Bien évidemment, c’est même la pierre angulaire ; c’est sur cette donne que le département tire son souffle, pour ne pas dire qu’elle en est même le fondement. Autrement dit, les travaux académiques effectués comme les thèses, les mémoires, les séminaires, les conférences, sont focalisés sur les stratégies à adopter pour sortir l’Afrique de «la raque de l’histoire», pour reprendre Césaire, et davantage pour valoriser le patrimoine culturel africain et ses diasporas. Nos rencontres, nos voyages au Brésil et précisément à Salvador de Bahia montrent à quel point les passerelles doivent s’établir entre le microcosme camerounais et les autres pays d’Afrique et entre l’Afrique et ses diasporas à travers le monde.

Comment cet intérêt se manifeste au quotidien et dans votre feuille de route 2020?
Ma feuille de route est assez claire et rigoureusement établie. Au département de Littérature et Civilisations africaines, nous menons un travail d’éducation, de transmission et de pérennisation de l’histoire et la culture à partir de la littérature et les civilisations. Nous divulguons, conscientisons et sensibilisons la jeunesse africaine, en présentant les publications des anciens et nouveaux écrivains, en organisant les séminaires et les conférences et en gardant la même ossature pour les thèses et les mémoires. Tous ces travaux doivent avoir pour finalité d’abord la connaissance de soi et ensuite, de son patrimoine pour l’estime de soi et s’épurer de toutes formes de complexe du colonisé avant d’aller à la rencontre de l’autre, car le respect des valeurs de l’altérité commence par une introspection, une meilleure valorisation de soi, de son propre héritage. D’où les actions menées dans le département à savoir, la lecture et la relecture de la nouvelle moisson du livre africain (nous sommes intéressés par tous les nouveaux ouvrages : essais, romans, interviews des auteurs du monde noir). C’est cette estime de soi, l’affirmation de sa personnalité qui incite à la créativité. Pour tout dire, la jeunesse camerounaise doit de plus en plus s’atteler à une réflexion approfondie sur l’Afrique à partir d’un paradigme africain.
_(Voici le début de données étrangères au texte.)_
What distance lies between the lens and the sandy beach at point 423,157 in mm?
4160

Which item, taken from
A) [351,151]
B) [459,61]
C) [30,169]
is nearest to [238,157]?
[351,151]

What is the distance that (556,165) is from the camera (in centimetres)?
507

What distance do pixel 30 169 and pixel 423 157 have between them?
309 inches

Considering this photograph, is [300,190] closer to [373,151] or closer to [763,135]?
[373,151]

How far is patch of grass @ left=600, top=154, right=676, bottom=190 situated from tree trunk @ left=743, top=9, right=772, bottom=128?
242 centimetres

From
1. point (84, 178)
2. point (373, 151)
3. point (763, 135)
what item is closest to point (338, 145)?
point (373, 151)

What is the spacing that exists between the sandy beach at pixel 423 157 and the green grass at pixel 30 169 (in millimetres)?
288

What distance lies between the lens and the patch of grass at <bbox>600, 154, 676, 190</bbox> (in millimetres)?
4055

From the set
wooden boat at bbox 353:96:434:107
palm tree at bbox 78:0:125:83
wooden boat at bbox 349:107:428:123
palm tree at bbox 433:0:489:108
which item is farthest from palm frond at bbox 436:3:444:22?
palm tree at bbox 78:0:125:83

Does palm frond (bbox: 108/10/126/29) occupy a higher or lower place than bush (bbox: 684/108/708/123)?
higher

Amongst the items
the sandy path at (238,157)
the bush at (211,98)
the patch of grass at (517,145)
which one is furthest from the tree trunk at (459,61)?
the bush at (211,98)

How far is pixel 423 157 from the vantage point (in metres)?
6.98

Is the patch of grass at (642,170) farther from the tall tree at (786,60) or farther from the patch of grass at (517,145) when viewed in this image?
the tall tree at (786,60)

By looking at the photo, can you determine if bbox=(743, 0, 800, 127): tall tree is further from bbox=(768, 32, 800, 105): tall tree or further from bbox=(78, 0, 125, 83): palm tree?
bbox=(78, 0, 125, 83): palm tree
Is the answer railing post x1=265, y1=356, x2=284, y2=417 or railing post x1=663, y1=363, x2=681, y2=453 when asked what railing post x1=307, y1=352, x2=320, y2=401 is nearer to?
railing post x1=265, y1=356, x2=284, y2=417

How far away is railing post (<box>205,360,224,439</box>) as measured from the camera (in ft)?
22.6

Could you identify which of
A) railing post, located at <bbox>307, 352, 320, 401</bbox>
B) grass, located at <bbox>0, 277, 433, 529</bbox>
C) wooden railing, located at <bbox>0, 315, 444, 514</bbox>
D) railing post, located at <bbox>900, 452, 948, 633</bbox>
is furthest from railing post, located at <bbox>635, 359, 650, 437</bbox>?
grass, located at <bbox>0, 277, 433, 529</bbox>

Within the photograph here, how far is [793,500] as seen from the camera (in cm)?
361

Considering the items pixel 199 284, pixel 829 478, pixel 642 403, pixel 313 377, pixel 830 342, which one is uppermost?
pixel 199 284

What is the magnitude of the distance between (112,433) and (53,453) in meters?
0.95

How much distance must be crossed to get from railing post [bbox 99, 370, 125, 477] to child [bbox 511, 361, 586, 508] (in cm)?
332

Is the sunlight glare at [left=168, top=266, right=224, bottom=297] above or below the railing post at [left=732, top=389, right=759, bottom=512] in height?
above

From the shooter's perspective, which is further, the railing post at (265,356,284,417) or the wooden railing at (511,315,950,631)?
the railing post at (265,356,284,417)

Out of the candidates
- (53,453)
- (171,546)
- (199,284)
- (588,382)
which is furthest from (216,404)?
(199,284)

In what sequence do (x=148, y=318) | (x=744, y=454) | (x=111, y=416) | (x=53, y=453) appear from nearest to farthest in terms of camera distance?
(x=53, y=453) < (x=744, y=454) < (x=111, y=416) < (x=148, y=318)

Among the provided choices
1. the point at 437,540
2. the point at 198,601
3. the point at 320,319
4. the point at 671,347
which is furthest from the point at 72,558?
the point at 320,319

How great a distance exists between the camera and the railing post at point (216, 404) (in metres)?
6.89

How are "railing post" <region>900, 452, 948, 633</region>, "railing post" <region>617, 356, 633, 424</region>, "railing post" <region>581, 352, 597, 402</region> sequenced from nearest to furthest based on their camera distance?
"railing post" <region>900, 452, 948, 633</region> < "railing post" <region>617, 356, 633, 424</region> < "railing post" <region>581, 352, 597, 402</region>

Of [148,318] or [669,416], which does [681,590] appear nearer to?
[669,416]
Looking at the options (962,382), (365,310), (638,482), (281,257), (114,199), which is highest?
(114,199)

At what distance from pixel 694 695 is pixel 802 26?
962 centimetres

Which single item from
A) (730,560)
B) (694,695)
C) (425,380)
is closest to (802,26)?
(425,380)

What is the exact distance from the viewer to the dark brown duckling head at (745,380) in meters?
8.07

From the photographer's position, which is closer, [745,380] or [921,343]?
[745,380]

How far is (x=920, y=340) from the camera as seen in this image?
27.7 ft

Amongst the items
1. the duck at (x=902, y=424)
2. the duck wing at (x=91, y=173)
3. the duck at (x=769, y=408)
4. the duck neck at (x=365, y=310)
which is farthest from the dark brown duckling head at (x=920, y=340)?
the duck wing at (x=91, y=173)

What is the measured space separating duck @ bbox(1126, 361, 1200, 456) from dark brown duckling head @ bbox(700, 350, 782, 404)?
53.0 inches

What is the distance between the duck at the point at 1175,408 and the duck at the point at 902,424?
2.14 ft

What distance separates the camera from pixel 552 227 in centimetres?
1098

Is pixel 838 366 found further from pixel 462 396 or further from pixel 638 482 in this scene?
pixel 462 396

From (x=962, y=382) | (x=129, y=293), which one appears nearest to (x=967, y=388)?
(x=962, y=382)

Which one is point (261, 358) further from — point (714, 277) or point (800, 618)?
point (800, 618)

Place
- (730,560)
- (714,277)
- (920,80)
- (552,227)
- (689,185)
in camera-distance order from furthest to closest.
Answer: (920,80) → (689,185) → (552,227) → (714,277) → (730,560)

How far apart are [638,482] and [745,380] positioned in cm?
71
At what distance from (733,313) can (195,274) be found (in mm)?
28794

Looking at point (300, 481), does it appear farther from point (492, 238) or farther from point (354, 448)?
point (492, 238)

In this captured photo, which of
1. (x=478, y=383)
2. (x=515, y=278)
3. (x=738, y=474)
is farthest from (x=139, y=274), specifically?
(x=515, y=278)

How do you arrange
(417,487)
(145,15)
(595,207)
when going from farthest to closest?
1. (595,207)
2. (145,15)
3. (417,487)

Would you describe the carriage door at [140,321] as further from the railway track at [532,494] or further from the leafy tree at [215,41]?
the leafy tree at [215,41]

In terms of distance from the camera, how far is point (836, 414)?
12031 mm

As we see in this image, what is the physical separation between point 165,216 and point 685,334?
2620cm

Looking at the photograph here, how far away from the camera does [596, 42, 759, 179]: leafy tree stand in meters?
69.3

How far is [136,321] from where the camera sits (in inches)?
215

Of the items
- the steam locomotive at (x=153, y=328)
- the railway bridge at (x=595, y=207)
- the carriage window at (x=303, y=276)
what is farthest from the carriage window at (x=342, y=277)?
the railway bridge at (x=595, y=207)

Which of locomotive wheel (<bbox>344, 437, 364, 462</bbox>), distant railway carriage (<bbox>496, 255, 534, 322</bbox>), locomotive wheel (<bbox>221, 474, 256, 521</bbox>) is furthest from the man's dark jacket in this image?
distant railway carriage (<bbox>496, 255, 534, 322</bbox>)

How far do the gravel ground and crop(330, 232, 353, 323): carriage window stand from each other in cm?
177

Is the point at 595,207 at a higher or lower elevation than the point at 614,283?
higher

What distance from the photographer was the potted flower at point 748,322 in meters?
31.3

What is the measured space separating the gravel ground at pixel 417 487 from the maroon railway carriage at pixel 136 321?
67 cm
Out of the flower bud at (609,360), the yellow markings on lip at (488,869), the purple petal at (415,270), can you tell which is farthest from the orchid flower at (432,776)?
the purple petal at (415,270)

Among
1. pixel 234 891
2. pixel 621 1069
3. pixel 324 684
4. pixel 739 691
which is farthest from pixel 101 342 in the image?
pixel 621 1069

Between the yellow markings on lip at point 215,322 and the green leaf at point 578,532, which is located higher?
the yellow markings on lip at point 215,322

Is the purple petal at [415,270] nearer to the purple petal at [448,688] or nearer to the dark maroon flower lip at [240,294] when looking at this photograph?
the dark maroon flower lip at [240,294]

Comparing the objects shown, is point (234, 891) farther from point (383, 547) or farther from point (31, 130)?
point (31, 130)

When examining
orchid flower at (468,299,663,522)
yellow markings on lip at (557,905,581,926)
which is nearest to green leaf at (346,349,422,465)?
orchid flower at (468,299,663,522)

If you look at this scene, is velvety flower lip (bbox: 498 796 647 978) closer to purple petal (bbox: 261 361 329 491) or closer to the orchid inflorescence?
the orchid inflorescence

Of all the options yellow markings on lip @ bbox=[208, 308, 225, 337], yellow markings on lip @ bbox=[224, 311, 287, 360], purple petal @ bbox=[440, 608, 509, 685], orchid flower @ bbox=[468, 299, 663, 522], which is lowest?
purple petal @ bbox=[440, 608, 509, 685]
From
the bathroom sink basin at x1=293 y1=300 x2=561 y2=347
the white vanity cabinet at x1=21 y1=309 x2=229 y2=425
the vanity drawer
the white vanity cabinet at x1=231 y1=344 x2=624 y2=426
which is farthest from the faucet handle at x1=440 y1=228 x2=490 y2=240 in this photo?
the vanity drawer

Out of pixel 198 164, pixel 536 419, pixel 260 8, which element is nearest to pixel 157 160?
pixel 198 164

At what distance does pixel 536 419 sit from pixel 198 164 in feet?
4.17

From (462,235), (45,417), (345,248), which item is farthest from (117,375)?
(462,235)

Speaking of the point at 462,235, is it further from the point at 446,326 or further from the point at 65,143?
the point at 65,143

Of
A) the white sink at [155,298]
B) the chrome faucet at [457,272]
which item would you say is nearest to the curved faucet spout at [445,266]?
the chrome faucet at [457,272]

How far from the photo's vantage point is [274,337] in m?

À votre avis, qu’est-ce qu’il faut attendre des universitaires et des intellectuels dans la promotion et la valorisation de l’intégration régionale et africaine?
Je ne prêche que dans ma chapelle ; je n’ai pas de recette miracle et ne peut prétendre parler au nom des intellectuels et universitaires africains, car chacun a ses motivations, son programme et surtout son arrière-boutique. Aimé Césaire, le chantre de la négritude, nous disait dans son poème «moi laminaire» qu’il y a plusieurs types de volcans : les pantins et d’autres qui sont proches de l’antique déchirure de l’histoire. Le département LCA est dans le deuxième camp. Pour cela, il exhorte alors nous autres africains, à nous montrer plus sincères et plus engagés à la cause du continent humilié et avili. Cette unité ne se fera qu’avec ses fils du terroir et de ses diasporas. C’est la raison pour laquelle nous devons plus que jamais être solidaires. Et penser à Haïti qui a payé et continue à payer le lourd tribut de son insolence salvatrice pour le peuple noir.